The Breadth and Width of Salvation

I've been reading over this short Christmas—New Years vacation at Hays. One of the books I've been working on is Who Will be Saved? by Will Willimon. He's been making the argument (as I understand it) that God not only desires the salvation of all, but that God will perhaps achieve the salvation of all—"our eternal destiny isn't over until God says it's over, until God gets as much a victory as God wants." (Willimon, 67) I've always struggled with universalism (the proposition that in the end all will be saved), both because I believe that God respects human freedom, including the freedom to say "no" to God's offer of salvation in Jesus Christ, and because the Bible makes so many references to the existence of hell. I once amused a fellow seminarian by bluntly stating that I would like to be a universalist, but that Jesus talks about hell way to often for me to believe that. However, I was really struck by the following from Willimon as a recommended course of action:

To deny universal salvation as implication and possibility, as hope and desire, is to limit and to restrict the power and grace of God. To assert with absolute certainty universal salvation is to restrict the freedom and grace of God.
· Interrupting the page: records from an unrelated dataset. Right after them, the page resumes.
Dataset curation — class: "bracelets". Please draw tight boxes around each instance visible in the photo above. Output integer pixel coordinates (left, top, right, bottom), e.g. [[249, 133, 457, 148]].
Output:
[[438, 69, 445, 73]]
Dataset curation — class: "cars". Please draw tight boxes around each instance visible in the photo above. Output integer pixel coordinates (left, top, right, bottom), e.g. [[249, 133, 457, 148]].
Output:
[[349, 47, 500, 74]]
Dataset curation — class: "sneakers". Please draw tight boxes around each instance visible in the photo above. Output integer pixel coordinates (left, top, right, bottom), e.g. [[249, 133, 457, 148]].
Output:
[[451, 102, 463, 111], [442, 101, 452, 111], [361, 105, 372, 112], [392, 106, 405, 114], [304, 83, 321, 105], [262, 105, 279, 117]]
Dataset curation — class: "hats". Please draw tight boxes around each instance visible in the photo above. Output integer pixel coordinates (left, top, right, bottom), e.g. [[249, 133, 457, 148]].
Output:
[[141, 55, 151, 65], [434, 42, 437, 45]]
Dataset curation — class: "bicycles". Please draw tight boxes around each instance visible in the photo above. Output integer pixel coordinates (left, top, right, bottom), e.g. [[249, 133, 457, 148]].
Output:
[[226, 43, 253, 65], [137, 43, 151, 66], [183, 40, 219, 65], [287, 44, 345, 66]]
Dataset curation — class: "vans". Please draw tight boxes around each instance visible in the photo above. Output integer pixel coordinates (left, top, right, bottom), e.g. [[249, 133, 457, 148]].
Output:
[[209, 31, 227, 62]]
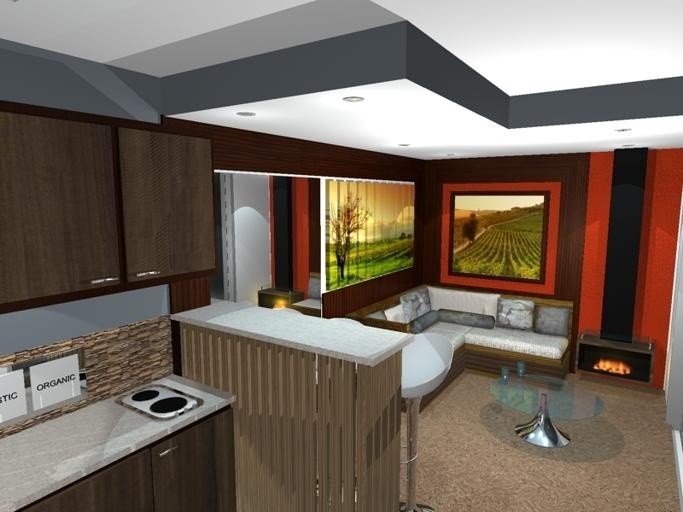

Still, we may, indeed we ought, to hope and pray and to work for what we hope. (Willimon, 66)
I've never believed that everyone will be saved, but I've never doubted that saving all is God's ultimate desire and will, therefore it naturally follows that we should align our hopes with God's will and work for what we hope. As Willimon wrote earlier in the same chapter:
One reason why the church flags in its evangelistic drive is its mediocre soteriology. When God's great 'Yes' degenerates into a constrained 'perhaps,' there is little urgency to tell the world. (Willimon, 60)
As a church and as individuals, we need to regain our sense of urgency.

Update: A clarification, it's not that I don't like the idea universalism, it's that I don't believe in it. I believe that there are people who repeatedly and continually say no to God's will being done in their lives and their selves and that in the end God accepts this no.